I keep telling myself I don’t want to write about grief, but then I show up to my semi-regular blog writing and it wants out again. Grief expert Alan Wolfert says grief is the interior experience and mourning expresses it outside yourself. And mourning is essential, he says, because one heals through mourning. (My friend Ruth Bergen Braun alerted me to Wolfert’s work; see “The six needs of mourning”.) So here I am, expressing.
I’ve been reading Emily Carr’s journal, Hundreds and Thousands. I had not known that, besides her wonderful painting, she was such a good writer. Describing her dead sister Lizzie “radiant” in her coffin, all her “frets and worries” gone, she writes “I always want to remember Lizzie’s coffin face. It was so completely satisfied.” Seeing the dead person may be traumatic in many circumstances of death but my experience of Helmut’s body was similar to Carr’s of Lizzie’s, for in spite of the awful sad silence of him no longer breathing I was struck by the beautiful ease of his face. He looked good. I’d always thought him handsome, but what I mean is, his face was settled — utterly settled. There was nothing intentional or effortful there, just rest. This wasn’t entirely new for his face, for he’d won resolve and patience in his suffering, but now it was a step beyond; perfected.

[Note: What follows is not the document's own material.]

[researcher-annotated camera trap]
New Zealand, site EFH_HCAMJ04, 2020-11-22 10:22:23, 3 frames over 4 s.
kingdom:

So I was thinking about that, remembering, and later, when I went to bed I couldn’t sleep because I was imagining him slipping away from himself with his last exhale, but I couldn’t see him running or leaping or dancing, the way people often imagine their ill loved one’s release. He was never runner, leaper, dancer. What it would have to be was the sensation of wind, freedom on the open road. What he felt on his motorcycle. A motorcycle ride was like prayer for him: restoration in almost every kind of way. And if his drive took him northwards or through Birds Hill Park and he happened to see a deer, that was a God-sighting as bonus.
Yes, that I could imagine. Or flight. He’d taken a test flight once and would have liked to learn to fly. Air and speed or lift. Not the mechanics of these objects in their metal and leather for his soul, but the particular ecstasy of movement they imply.

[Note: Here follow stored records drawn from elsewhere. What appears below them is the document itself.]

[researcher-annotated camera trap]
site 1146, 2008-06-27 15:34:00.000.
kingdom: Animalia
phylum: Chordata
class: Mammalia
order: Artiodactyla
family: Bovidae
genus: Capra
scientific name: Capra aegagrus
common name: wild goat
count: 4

Or like hitting the road in his El Camino. Which made me think of our honeymoon, a road trip from Manitoba to Ontario and back again, all those hours in that two-seater brown El Camino when we listened, many times, to his tapes, chiefly Kenny Rogers and Charlie Pride. Music in my family of origin consisted of two kinds of music — classical and church music like hymns, fireside choruses, cantatas, oratorios, and the like — to which I added radio pop, but he liked country, and that’s what we listened to that week, and the sway and croon of it seemed just right for miles and miles to go and for a honeymoon.
So I was thinking all this and wasn’t falling asleep. Suddenly I wanted to hear Charley Pride once again. I knew there was a CD of his hits in the other room, which hadn’t been listened to for ages, and I figured maybe I would listen the next day, for nostalgia’s sake. But no, I needed it now and I argued with myself because I glanced at the bedside clock and saw it was midnight. But who would it bother, I was the only one in the apartment, and besides, I would keep it midnight low, so my wanting won out and I got up and put the CD in my little boom box, next to my pillow, and I listened through all 20 songs. They sounded a bit thin in that little thing, and began, the sleepier I got, to sound more or less the same, but for that hour or whatever it was, I lived in the longing and heartbreak of that music, and in the memory of being on the road a long while ago, together.